Pour l’exercise, j’ai compilé sur Trustradius les notes accordées par les clients sur certaines fonctionnalités des CRM les mieux notés, Salesforce, Hubspot, Pipedrive et Zoho :
Par exemple, Pipedrive est très apprécié pour la gestion des oppportunités commerciales et des leads. Hubspot est reconnu pour les campagnes emails ou le suivi des interactions avec le site web, mais n’est pas la solution la mieux classée si vous attachez de l’importance à une solution mobile. Pour autant, il faut discuter avec les forces de vente de leurs besoins réels en matière de mobilité : consultation simple ou mise à jour, ce n’est pas la même chose.
L’intégration avec le reste des outils est aussi fondamentale, comme l’explique Sylvain au sujet de Dynamics. Par exemple Streak est fait pour tirer avantage de Gmail et de la suite Google. Vérifier quelles sont les solutions natives et les connecteurs fait partie de la sélection.

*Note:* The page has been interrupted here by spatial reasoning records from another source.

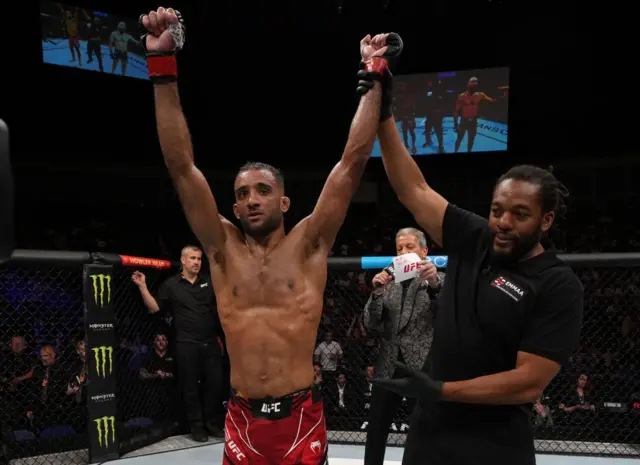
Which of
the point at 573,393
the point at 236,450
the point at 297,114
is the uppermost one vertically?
the point at 297,114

Enfin, si on préfère une solution métier très spécifique, on peut faire le choix d’un acteur spécialisé comme DealCloud pour le M&A.
🥯Everything Bagel
La rubrique fourre-tout pour partager des news et des bons plans. A New-York, ce bagel est celui qui a plein d’ingrédients salés et dont la recette varie selon les delis. Un délice avec du smoked salmon et du spread cheese !
👩💼 Bien travailler : Alors que je prépare mon retour en France, je me suis demandée là où il fait bon travailler. Et dans la catégorie 1000-2500 salariés en France, le numéro 1 selon le classement Great Place to Work est justement Salesforce France. La même entreprise est numéro 2 dans le classement Glassdoor des employés de 2022. Dans ce même classement, les autres entreprises tech sont Microsoft (#4), SAP (#9), Apple (#11), et Dell (#12).

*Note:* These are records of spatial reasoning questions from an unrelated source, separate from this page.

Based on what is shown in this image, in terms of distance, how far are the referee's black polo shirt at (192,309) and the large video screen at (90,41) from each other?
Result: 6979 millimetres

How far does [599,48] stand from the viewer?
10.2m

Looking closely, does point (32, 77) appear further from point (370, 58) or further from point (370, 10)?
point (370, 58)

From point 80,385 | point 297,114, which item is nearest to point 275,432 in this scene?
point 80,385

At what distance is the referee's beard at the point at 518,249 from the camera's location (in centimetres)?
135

🪁 Encore du no-code : Airtable, que j’utilise pour mon site web ServerlessCrush.com, emporte un prix “Technology of the Year 2022” décerné par Infoworld. A ses côtés, d’autres solutions no-code, comme Builder et surtout Google AppSheet, la “Plate-forme permettant à toutes les personnes de votre entreprise de créer et d'étendre des applications sans codage”.

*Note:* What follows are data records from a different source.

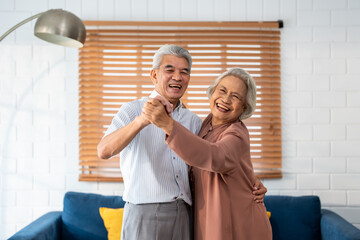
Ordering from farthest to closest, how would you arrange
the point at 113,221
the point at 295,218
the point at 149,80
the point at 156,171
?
1. the point at 149,80
2. the point at 295,218
3. the point at 113,221
4. the point at 156,171

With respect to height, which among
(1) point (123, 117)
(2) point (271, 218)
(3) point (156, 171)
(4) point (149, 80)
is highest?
(4) point (149, 80)

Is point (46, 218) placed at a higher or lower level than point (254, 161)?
lower

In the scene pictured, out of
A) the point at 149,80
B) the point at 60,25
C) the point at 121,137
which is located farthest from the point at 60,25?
the point at 149,80

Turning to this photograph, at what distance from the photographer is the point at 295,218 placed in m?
2.48

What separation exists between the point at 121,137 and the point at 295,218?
175 cm

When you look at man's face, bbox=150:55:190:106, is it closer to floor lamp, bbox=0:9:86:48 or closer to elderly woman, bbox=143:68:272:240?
elderly woman, bbox=143:68:272:240

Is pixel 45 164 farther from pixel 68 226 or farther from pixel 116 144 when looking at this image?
pixel 116 144

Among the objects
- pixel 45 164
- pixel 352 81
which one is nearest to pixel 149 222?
pixel 45 164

🎯 Le chiffre : +19,7% - c’est la progression du montant dépensé par les consommateurs d’applications et jeux mobiles entre 2020 et 2021. Ce montant s’établit à $133 Mds, d’après SensorTower, tandis que les téléchargements stagnent. La part des jeux restent très majoritaire, mais diminue au profit des applications de diversissement comme Disney+, Netflix, HBO, etc. A tel point que les Américains passent plus de temps sur leur mobile (4,1 h par jour en moyenne) que sur leur télé (3,1h). La dernière app que j’ai installée est Wordle, pour deviner des mots en anglais. Et vous ?
💰 L’article business : si vous ne connaissez pas Albert Meige, je vous recommande vivement ses publications sur LinkedIn, et notamment la dernière en date sur les opportunités business que représente le métavers. Il n’y a pas seulement des possibilités dans les domaines déjà identifiés : collaboration, formation, évènements, résolution de problèmes, et extension de produits physiques. Il y a aussi la possibilité de se positionner sur la chaîne de valeur, avec de nouveaux modèles à créer.
🎙 Le podcast : je vous recommande vivement le récit haletant du combat entre AirBnB et la ville de New York par Business Wars (en anglais). La société, qui se déclare comme une solution pour aider les classes moyennes à gagner de l’argent en louant une chambre ou un canapé, est surtout vue par les municipalités comme responsable de l’augmentation des loyers. Et avant de s’imposer, son histoire a été secouée par les attaques de la ville à la pomme.